Харрисон стремительно вскочил в седло, и лошади это не понравилось. На ферме Лэнгтри на этом недавно купленном у пожилого хозяина животном последнее время не ездили верхом.
– Она была приучена к поводьям, но я не смог на ней ездить. Претти отличная смелая лошадь, но очень своенравная, – сказал Том Уилер. Эти слова напомнили Харрисону о Микаэле, которая последние три дня не находила себе места и держалась очень отчужденно.

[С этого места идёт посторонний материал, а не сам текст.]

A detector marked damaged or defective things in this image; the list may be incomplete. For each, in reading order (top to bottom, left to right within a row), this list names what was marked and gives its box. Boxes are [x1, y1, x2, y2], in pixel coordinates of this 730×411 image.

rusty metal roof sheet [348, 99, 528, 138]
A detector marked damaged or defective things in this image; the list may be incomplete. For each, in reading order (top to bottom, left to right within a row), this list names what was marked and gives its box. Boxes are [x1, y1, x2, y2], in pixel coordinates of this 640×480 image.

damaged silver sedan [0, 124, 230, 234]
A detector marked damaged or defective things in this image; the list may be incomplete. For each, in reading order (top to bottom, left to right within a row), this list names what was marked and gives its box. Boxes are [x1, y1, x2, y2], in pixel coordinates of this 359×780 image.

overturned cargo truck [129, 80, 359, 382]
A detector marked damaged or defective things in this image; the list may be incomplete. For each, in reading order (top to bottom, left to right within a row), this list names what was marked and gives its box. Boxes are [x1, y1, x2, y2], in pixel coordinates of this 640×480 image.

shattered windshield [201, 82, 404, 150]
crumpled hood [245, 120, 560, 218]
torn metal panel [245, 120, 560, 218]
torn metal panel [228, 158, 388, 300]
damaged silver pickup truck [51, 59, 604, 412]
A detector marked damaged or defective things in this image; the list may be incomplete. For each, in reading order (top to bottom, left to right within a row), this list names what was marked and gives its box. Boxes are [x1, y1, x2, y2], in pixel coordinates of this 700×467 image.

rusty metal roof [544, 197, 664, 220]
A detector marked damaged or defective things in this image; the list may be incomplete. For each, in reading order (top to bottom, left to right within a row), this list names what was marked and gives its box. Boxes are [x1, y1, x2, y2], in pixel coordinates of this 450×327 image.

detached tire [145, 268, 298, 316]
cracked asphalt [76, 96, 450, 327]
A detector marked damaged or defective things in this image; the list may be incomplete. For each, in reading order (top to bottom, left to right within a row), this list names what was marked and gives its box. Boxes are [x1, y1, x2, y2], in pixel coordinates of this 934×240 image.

Первый осенний холодок уже ощущался в сияющем сентябрьском утре. После сражения с Микаэлой по поводу сводки местной погоды, которую она так хотела вывести в эфир, после работы в банке и позднего вечернего разговора с вкладчиком, который потребовал разобраться с его счетами, Харрисон нуждался в солнце и физической работе. Ему просто необходим был хотя бы день отдыха от бумажной работы и изощренных угроз Галлахера, который крутился около Микаэлы и постоянно названивал ей на студию. Оставалось только ждать, какой следующий ход сделает Галлахер, а в том, что он его сделает, сомневаться не приходилось.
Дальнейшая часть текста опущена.